Campervans parked at at Ceannabeinne Beach, near Durness, on the North Coast 500.
Campervans parked at at Ceannabeinne Beach, near Durness, on the North Coast 500.

Hospitality businesses in the Highlands have warned the expected surge of tourists this summer may hit hard.

Bosses in the area believe Brexit has resulted in a significant drop in the number of available seasonal workers, putting extra pressure on unusually busy sites.

They also suggested people visiting from other parts of the UK are less willing to spend money than the overseas tourists who came to the region before travel restrictions were imposed.

Gairloch Highland Lodge manager Kirk Williams told the Daily Telegraph: “We usually get a lot of German walking groups who take all 25 rooms for four nights and they know what they are coming to.

“Brits are used to going to a week’s all-inclusive in Spain for £300 – here they pay £125 for bed and breakfast.

“They feel it is very expensive to holiday here and they do the North Coast 500 road trip in a weekend.”

The new Gairloch Museum, which has proved popular with visitors to the area.

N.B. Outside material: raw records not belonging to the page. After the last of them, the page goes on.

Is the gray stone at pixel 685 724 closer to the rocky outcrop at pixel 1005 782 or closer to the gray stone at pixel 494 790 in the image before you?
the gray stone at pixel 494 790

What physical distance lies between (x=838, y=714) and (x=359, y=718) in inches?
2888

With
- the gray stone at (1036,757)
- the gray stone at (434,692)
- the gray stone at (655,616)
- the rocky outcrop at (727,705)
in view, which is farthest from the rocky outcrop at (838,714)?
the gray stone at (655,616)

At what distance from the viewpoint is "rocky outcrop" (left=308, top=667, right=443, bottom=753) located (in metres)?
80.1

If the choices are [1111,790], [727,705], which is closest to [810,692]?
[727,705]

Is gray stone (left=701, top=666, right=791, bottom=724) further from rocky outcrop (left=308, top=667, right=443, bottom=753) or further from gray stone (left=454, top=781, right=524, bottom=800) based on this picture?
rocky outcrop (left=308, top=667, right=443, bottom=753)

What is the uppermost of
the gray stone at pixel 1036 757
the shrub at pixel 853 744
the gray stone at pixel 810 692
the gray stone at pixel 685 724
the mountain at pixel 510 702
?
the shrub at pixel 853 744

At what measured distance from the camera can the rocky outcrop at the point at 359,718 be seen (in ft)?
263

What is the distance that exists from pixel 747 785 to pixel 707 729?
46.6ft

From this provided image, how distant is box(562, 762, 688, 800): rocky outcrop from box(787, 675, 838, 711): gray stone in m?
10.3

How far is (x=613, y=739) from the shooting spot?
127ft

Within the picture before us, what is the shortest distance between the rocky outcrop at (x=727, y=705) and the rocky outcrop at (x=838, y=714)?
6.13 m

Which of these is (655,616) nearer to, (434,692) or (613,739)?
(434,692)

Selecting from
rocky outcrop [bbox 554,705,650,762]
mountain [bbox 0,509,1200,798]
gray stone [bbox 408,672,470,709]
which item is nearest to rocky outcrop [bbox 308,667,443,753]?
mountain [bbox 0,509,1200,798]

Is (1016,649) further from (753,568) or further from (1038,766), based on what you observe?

Picture from Daniel MacDonald, LDN Architects

Mr Williams added that restrictions coupled with the impact of Brexit had affected his staff numbers too, and that he had been attempting to recruit since February.

He said: “The UK has lost 200,000 hospitality workers due to Brexit.

“It is now fairly easy to get a six-month agricultural visa, but they haven’t extended it to our sector, although we bring in more revenue.”

Feeling the strain

A front-page story in the Sunday Post yesterday said industry data is predicting as many as 6.4 million visitors could be heading to Scotland this summer, with a possible 2.3m travelling to the Highlands specifically.

The newspaper reported that a number of villages on the route of the North Coast 500 are already feeling the strain of rammed roads and campervanners, with local councillor Francis Keith saying Durness in Sutherland “now feels like a town under siege”.

The tourism committee at Highland Council is currently exploring an official approach to overnight parking of motorhomes, to discourage drivers from leaving them on the roadside.

These plans could lead to key sites being identified for such parking, with travellers asked to pay a fee of between £5 and £10 for access.

The Scottish Government’s Rural Tourism Infrastructure Fund has also recently opened for applications, with the aim of providing financial support to places that may be struggling to cope with the influx of visitors.